+++ TASK INPUT
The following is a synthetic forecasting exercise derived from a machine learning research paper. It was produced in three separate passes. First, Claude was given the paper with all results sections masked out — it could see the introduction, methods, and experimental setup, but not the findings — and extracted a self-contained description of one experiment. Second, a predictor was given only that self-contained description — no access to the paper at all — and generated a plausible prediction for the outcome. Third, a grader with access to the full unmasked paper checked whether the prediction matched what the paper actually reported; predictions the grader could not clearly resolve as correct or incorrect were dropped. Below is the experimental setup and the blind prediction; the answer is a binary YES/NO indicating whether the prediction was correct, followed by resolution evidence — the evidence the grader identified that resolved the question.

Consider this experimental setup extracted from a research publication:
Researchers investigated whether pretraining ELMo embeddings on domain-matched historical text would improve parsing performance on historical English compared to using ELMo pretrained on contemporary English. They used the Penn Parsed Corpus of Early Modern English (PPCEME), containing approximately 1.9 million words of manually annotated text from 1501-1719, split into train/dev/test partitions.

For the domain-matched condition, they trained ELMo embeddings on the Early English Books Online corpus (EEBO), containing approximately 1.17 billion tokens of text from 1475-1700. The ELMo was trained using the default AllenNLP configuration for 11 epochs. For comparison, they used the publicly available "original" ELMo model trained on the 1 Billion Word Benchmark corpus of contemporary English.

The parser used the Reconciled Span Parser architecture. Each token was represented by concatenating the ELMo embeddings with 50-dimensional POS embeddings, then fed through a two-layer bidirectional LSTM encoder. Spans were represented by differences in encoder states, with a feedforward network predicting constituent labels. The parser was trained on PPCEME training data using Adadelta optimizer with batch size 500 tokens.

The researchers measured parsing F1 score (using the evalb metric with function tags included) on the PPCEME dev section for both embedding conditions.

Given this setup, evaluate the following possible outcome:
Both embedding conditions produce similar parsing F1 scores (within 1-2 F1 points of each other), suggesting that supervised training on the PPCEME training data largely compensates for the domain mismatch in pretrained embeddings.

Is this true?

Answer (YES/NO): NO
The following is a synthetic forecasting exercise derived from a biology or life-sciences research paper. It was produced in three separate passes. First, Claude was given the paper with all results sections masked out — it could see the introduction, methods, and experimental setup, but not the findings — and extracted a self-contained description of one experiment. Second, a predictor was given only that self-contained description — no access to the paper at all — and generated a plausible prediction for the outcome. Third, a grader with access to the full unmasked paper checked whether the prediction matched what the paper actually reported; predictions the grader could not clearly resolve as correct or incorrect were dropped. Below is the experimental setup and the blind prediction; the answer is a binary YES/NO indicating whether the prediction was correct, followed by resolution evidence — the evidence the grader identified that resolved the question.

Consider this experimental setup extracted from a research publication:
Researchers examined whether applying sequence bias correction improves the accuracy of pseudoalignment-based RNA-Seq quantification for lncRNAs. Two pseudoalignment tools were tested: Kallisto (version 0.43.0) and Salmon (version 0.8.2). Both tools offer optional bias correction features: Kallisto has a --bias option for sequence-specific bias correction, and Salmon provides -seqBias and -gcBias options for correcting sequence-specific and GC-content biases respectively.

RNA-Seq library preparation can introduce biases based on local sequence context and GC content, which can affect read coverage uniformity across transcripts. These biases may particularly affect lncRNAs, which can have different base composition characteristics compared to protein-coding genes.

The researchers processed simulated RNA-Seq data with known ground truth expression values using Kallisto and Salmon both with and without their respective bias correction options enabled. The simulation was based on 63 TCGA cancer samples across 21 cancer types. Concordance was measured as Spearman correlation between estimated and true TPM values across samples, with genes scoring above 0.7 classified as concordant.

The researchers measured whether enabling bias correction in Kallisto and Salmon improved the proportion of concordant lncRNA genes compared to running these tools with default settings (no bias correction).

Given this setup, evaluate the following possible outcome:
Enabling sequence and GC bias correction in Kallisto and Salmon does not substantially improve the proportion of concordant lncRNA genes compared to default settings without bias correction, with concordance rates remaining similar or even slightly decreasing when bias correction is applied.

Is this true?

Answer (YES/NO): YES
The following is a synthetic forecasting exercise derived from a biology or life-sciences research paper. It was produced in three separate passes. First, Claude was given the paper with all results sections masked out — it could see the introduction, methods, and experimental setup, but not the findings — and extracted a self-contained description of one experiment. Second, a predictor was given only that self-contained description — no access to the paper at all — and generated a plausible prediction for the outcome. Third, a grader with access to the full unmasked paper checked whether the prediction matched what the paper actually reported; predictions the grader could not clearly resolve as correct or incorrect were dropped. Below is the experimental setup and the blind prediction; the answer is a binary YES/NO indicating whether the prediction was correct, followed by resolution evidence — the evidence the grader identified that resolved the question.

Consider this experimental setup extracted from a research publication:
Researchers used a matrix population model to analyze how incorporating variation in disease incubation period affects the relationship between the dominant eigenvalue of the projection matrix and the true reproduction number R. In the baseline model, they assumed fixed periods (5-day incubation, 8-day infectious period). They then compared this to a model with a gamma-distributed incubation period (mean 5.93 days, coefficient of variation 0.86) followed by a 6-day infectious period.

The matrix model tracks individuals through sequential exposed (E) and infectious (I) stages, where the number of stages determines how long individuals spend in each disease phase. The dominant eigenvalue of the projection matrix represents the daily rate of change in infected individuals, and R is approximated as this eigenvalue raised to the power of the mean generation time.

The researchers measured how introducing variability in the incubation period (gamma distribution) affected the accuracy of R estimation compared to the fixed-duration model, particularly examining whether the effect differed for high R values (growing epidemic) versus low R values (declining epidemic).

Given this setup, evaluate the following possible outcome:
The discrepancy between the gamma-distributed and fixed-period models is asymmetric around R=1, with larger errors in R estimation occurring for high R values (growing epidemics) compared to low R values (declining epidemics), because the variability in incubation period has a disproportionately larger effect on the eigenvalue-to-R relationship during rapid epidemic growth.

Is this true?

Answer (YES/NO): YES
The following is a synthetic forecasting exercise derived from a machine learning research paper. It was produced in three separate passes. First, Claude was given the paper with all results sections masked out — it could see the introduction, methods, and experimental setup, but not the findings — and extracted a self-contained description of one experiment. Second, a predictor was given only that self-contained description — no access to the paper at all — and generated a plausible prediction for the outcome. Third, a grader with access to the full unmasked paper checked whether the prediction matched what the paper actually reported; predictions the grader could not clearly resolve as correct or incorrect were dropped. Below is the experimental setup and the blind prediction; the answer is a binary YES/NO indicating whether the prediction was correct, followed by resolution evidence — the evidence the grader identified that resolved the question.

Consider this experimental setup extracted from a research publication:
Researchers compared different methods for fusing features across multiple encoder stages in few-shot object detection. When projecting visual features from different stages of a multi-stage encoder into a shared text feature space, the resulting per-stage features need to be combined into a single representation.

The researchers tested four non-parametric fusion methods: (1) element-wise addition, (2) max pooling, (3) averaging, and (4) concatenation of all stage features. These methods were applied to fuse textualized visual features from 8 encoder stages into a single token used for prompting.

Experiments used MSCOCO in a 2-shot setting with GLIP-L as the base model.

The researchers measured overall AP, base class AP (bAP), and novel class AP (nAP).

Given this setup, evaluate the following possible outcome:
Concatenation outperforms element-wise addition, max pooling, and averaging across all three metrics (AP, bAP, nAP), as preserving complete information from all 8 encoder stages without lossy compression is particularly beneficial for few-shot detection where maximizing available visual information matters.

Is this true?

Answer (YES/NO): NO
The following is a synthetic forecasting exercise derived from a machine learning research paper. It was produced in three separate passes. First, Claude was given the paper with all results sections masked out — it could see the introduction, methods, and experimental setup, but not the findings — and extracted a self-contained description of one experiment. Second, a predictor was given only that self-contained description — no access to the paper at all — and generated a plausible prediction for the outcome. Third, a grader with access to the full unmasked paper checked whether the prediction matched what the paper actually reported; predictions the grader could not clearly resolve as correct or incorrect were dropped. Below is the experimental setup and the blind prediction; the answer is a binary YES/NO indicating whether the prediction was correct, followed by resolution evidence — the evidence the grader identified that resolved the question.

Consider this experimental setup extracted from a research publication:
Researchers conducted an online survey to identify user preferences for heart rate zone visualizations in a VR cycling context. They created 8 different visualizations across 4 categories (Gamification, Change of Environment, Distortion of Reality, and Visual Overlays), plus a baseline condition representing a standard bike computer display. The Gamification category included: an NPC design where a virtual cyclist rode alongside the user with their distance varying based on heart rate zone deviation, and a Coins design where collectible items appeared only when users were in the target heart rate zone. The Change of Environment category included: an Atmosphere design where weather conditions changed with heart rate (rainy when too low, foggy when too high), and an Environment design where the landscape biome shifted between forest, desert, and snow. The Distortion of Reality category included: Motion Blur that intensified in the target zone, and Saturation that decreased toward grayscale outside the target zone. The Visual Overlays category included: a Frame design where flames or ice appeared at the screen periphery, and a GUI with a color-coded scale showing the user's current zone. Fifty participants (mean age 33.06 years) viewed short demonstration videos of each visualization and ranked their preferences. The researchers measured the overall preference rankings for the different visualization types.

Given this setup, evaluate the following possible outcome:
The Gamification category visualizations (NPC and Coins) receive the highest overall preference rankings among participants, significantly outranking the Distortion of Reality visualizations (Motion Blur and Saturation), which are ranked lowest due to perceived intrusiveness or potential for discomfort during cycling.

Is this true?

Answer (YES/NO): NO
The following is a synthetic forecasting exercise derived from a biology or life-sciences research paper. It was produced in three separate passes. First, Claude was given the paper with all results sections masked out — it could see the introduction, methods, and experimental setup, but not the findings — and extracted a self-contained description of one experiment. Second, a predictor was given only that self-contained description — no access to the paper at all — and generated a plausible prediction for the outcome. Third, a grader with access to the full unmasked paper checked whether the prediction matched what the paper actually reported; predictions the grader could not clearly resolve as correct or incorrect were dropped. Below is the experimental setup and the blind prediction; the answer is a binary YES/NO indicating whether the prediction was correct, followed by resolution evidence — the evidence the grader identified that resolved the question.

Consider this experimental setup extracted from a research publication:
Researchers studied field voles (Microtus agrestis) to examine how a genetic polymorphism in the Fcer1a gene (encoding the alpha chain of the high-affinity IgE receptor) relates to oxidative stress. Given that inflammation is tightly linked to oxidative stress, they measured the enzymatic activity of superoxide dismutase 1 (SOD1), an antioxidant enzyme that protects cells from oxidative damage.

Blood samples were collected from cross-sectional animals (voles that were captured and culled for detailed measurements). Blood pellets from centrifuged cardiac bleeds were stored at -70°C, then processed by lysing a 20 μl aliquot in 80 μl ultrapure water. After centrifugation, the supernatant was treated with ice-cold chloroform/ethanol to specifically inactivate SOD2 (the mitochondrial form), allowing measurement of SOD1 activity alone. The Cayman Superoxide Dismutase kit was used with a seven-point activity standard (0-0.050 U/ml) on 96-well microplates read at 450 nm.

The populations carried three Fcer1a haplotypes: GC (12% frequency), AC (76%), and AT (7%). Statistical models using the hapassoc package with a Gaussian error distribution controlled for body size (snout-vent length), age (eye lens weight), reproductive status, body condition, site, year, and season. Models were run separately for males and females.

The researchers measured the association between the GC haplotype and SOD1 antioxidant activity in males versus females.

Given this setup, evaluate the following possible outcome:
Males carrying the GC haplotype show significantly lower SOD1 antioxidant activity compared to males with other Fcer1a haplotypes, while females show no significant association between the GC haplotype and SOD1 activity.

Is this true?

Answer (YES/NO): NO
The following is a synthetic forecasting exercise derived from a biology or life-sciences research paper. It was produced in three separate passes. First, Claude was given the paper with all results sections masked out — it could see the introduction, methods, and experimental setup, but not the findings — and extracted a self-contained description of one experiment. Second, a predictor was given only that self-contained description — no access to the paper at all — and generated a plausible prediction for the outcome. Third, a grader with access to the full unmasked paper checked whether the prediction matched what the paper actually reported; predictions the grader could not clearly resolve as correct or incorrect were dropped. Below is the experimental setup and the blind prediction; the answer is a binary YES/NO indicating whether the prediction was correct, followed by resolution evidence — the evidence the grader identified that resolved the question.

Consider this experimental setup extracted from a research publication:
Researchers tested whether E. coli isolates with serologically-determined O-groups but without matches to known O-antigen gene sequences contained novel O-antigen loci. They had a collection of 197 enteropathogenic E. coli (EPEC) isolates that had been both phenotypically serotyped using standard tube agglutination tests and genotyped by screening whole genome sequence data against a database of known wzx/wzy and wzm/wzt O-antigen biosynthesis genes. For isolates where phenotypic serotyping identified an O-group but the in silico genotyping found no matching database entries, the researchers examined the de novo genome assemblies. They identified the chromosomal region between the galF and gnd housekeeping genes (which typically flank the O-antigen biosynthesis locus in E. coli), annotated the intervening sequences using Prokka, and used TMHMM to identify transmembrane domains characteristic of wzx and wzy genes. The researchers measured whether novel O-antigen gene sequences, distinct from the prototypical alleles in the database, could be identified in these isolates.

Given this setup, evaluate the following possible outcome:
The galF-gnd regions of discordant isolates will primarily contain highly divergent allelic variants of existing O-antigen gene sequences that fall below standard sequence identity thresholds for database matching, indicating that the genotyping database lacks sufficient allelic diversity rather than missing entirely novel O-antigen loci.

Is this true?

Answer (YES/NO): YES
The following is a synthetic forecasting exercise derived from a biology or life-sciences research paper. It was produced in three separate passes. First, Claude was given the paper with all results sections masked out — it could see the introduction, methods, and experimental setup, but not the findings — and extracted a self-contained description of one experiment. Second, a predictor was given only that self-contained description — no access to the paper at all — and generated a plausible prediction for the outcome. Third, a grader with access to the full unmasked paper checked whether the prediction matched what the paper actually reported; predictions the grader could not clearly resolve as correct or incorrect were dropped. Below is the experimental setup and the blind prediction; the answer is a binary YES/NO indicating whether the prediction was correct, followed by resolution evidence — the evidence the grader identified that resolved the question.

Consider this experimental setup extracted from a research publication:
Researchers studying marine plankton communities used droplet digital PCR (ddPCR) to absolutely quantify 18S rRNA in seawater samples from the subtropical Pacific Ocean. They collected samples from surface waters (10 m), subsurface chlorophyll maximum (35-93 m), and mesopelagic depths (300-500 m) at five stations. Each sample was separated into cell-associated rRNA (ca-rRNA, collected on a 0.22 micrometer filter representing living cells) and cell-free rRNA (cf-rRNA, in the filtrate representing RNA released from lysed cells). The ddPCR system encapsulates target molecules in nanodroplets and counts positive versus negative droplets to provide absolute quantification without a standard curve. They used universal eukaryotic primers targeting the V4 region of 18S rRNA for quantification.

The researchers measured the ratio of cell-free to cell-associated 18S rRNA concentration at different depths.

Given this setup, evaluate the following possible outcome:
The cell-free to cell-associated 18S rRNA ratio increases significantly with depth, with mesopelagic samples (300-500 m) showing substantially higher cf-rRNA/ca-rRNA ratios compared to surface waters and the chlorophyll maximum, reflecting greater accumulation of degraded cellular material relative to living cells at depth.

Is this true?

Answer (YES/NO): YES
++++++
Reply with an exact copy of the lines running from the one containing "The researchers measured the ratio" through the end of the entries above, both ends included.

The researchers measured the ratio of cell-free to cell-associated 18S rRNA concentration at different depths.

Given this setup, evaluate the following possible outcome:
The cell-free to cell-associated 18S rRNA ratio increases significantly with depth, with mesopelagic samples (300-500 m) showing substantially higher cf-rRNA/ca-rRNA ratios compared to surface waters and the chlorophyll maximum, reflecting greater accumulation of degraded cellular material relative to living cells at depth.

Is this true?

Answer (YES/NO): YES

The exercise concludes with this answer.